At one of King’s more memorable shows from the mid-1950s, a wild bar fight broke out between two men over a woman named Lucille. The ruckus eventually caused a fire and the evacuation of the building. King, having at first left his guitar behind, was forced to risk his life to reenter and save his beloved instrument. Since that night he has called each of his guitars Lucille. The name has been a reminder never to do something as foolish again, and today remains an iconic moniker for each of his trademark Gibson guitars.
King scored his first hit, “Three O’ Clock Blues,” in 1952. In the years that followed, he amassed a series of chart-topping songs, including classics such as “Payin’ The Cost to the Boss,” “How Blue Can You Get,” “Everyday I Have the Blues,” “Why I Sing the Blues” and “The Thrill is Gone”—a pop crossover which won a 1970 Grammy Award and entered the Grammy Hall of Fame in 1998. He toured extensively as a young performer, and in 1956 performed an astounding 342 shows. Even in recent decades, he has averaged over 250 concerts per year.
B.B. King elevated the status of blues music and has influenced generations of musicians. His signature single string guitar style—marked with clear, distinct noting in the right hand and emotive vibrato in the left—has been imitated by players such as Eric Clapton, George Harrison, and Jeff Beck. In 2009, Time called him one of the top ten electric guitar players of all time.

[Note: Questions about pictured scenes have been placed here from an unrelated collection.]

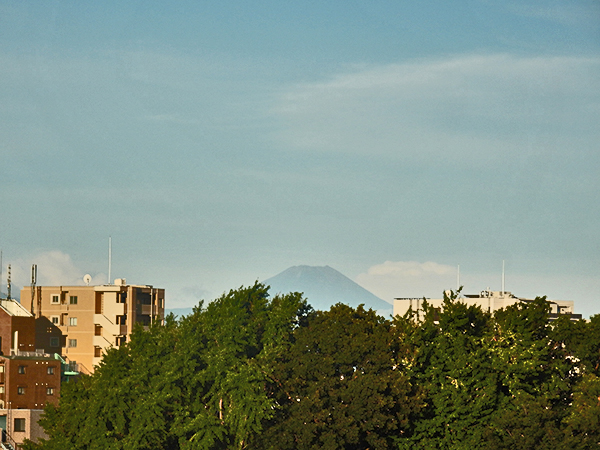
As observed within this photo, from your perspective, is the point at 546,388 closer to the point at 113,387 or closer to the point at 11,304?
the point at 113,387

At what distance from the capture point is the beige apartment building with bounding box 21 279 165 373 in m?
144

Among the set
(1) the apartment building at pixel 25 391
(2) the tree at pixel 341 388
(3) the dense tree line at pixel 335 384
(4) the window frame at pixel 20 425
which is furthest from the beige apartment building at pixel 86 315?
(2) the tree at pixel 341 388

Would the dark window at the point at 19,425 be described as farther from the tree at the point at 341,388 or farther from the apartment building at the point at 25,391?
the tree at the point at 341,388

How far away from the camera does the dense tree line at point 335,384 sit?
76188 millimetres

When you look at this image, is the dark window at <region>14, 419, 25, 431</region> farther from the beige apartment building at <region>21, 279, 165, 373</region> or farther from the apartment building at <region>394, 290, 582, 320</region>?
the apartment building at <region>394, 290, 582, 320</region>

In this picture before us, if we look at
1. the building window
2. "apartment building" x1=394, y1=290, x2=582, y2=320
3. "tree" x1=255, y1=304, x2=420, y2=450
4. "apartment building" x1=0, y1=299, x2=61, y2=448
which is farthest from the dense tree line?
"apartment building" x1=394, y1=290, x2=582, y2=320

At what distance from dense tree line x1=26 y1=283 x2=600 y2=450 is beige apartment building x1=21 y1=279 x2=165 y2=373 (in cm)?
6013

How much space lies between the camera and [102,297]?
475ft

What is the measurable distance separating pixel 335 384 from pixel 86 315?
243 feet

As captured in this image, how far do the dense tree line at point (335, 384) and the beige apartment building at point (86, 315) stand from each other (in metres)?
60.1

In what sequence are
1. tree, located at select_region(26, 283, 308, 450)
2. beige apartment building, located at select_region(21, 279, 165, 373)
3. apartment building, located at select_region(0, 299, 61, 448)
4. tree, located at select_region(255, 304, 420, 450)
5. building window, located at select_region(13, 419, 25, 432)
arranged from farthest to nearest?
beige apartment building, located at select_region(21, 279, 165, 373), building window, located at select_region(13, 419, 25, 432), apartment building, located at select_region(0, 299, 61, 448), tree, located at select_region(26, 283, 308, 450), tree, located at select_region(255, 304, 420, 450)

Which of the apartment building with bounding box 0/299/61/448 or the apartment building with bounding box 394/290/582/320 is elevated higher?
the apartment building with bounding box 394/290/582/320

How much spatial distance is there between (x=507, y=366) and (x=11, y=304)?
7376 cm

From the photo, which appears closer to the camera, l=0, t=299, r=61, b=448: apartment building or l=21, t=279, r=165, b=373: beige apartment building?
l=0, t=299, r=61, b=448: apartment building
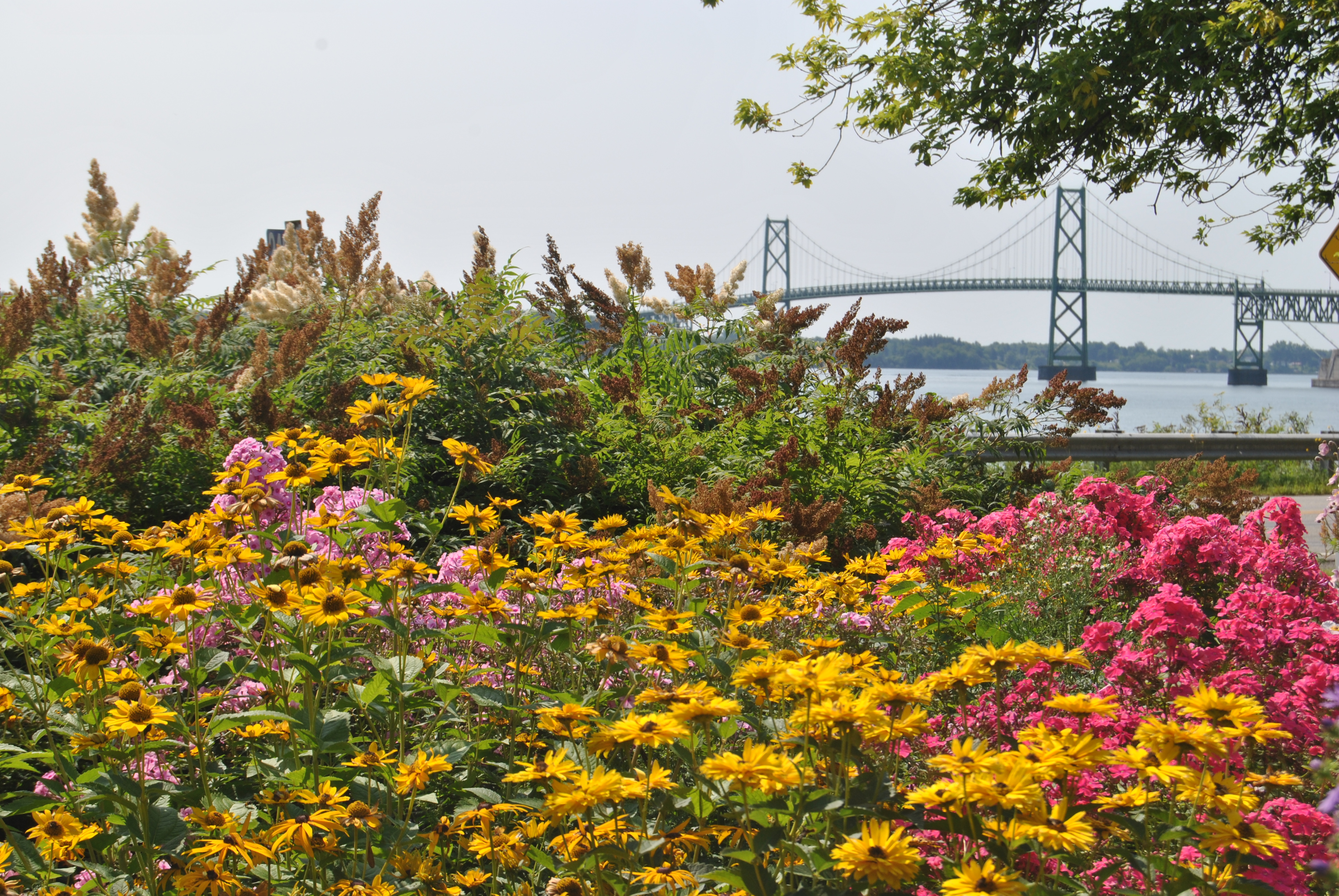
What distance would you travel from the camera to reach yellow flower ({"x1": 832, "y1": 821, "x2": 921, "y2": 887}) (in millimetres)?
1144

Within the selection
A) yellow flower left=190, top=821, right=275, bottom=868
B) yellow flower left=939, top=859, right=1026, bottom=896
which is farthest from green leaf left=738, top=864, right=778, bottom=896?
yellow flower left=190, top=821, right=275, bottom=868

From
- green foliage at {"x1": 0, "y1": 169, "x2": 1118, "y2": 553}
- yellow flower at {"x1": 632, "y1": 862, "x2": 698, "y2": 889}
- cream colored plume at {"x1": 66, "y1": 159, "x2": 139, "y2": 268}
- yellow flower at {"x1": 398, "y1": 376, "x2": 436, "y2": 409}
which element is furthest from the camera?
cream colored plume at {"x1": 66, "y1": 159, "x2": 139, "y2": 268}

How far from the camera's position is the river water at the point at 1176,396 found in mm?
24516

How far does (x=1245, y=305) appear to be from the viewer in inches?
1738

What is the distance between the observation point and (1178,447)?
873cm

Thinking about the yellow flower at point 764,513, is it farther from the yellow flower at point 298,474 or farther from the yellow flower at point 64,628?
the yellow flower at point 64,628

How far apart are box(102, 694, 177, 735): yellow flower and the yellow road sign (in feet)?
17.5

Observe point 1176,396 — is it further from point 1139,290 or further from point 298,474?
point 298,474

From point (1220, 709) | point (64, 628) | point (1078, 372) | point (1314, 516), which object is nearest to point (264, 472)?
point (64, 628)

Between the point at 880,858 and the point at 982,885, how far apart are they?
12cm

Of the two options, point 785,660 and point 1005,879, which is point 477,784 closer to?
point 785,660

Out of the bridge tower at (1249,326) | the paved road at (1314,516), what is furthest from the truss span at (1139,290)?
the paved road at (1314,516)

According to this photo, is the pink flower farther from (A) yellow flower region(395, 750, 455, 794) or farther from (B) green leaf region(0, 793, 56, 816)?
(B) green leaf region(0, 793, 56, 816)

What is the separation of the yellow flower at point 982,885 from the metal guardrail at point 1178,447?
23.5ft
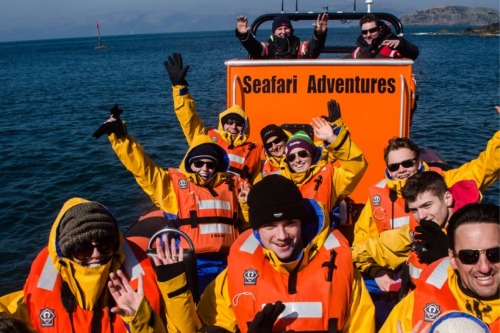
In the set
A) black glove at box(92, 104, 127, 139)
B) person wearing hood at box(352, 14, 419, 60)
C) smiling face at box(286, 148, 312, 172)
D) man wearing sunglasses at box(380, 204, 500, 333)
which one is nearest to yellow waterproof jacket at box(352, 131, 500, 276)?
smiling face at box(286, 148, 312, 172)

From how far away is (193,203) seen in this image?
13.2 ft

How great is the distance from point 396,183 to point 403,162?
17cm

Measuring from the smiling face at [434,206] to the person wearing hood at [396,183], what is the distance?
50 cm

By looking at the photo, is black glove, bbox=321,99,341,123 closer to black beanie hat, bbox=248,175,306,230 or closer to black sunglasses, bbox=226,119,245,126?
black beanie hat, bbox=248,175,306,230

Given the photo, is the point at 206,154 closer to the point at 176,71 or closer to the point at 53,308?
the point at 176,71

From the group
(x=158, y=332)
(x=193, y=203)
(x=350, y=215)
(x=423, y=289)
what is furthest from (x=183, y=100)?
(x=423, y=289)

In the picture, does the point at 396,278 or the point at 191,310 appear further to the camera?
the point at 396,278

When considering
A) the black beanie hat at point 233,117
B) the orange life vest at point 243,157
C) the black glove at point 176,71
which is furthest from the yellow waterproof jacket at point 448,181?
the black glove at point 176,71

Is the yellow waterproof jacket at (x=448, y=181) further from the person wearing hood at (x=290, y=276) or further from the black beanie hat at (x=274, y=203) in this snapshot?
the black beanie hat at (x=274, y=203)

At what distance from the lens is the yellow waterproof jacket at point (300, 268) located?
2621 millimetres

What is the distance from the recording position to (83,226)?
2.41 m

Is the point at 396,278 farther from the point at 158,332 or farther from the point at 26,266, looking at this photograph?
the point at 26,266

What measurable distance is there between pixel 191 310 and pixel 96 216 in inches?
27.2

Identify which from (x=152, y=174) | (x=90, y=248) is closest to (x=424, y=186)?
(x=90, y=248)
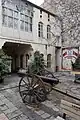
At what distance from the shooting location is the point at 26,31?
10.6 meters

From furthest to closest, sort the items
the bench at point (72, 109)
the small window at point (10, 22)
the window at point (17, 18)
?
the small window at point (10, 22) → the window at point (17, 18) → the bench at point (72, 109)

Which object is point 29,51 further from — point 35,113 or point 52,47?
point 35,113

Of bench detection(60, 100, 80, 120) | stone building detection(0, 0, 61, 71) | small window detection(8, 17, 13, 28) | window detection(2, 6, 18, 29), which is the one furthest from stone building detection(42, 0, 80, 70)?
bench detection(60, 100, 80, 120)

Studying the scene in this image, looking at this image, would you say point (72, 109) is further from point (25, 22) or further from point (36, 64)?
point (25, 22)

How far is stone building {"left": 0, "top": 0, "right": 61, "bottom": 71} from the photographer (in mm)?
9248

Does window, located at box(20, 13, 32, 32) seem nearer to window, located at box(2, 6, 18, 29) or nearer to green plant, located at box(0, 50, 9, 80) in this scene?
window, located at box(2, 6, 18, 29)

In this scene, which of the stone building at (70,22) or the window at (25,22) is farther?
the stone building at (70,22)

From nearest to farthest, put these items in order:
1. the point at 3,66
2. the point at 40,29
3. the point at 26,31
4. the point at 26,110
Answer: the point at 26,110, the point at 3,66, the point at 26,31, the point at 40,29

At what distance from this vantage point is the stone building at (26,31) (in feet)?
30.3

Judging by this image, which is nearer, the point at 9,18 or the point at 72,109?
the point at 72,109

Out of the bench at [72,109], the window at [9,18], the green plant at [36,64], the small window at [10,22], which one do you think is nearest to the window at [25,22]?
the window at [9,18]

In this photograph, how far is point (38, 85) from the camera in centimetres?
433

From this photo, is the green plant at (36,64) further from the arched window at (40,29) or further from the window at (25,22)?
the arched window at (40,29)

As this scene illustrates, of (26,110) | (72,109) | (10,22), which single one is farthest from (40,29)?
(72,109)
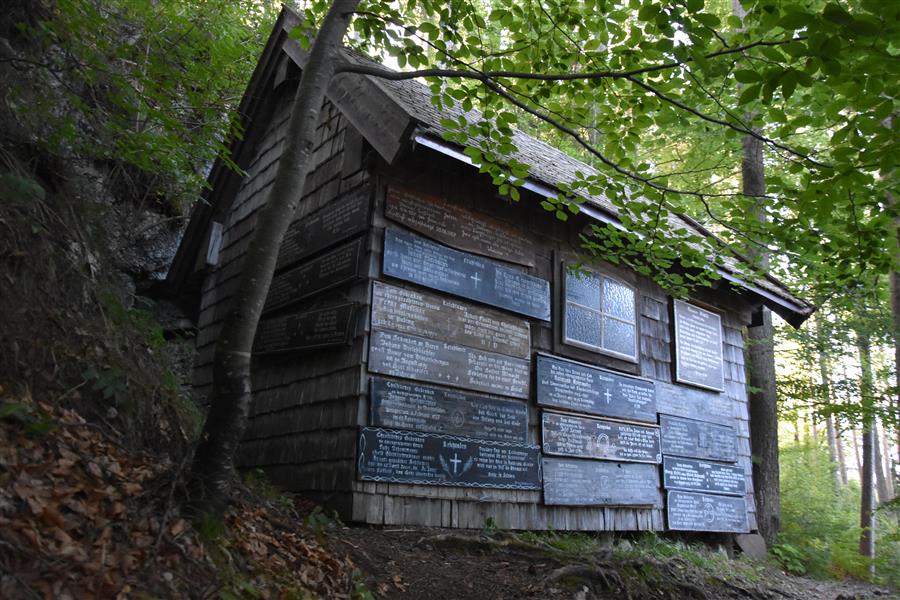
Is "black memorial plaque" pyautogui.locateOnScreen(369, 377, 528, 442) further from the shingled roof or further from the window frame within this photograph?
the shingled roof

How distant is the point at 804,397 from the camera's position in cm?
1248

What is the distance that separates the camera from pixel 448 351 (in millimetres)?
6918

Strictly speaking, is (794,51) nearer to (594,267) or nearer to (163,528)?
(163,528)

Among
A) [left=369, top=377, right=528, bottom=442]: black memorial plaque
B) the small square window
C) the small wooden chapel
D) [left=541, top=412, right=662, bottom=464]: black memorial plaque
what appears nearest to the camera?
[left=369, top=377, right=528, bottom=442]: black memorial plaque

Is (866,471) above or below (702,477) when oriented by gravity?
above

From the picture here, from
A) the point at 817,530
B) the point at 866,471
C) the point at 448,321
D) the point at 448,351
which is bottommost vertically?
the point at 817,530

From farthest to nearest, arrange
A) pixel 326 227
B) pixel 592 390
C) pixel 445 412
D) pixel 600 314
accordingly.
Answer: pixel 600 314 < pixel 592 390 < pixel 326 227 < pixel 445 412

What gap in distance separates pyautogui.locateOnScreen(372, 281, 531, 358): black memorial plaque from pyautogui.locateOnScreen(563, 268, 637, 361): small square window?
90cm

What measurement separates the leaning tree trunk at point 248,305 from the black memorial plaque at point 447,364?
234cm

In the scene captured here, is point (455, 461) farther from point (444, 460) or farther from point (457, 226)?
point (457, 226)

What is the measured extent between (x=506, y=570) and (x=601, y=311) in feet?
13.9

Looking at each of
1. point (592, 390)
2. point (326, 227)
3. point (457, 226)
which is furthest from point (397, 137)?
point (592, 390)

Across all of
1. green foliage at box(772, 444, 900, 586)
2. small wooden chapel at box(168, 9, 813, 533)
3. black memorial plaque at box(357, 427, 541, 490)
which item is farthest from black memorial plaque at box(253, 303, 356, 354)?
green foliage at box(772, 444, 900, 586)

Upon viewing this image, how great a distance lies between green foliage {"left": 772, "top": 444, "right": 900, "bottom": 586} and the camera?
1112cm
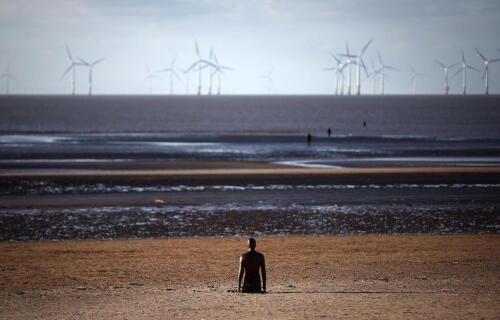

He is an inductee in the Blues Foundation Hall of Fame and The Rock and Roll Hall of Fame; a recipient of the Presidential Medal of Freedom, National Academy of Recording Arts and Sciences Lifetime Achievement Grammy Award and the Kennedy Center Honors; and a conferee of several honorary doctorates from distinguished colleges and universities. His name is synonymous with Memphis and Beale Street, and he is a proud ambassador of the blues. Today, B.B. King’s music continues to inspire and entertain around the world.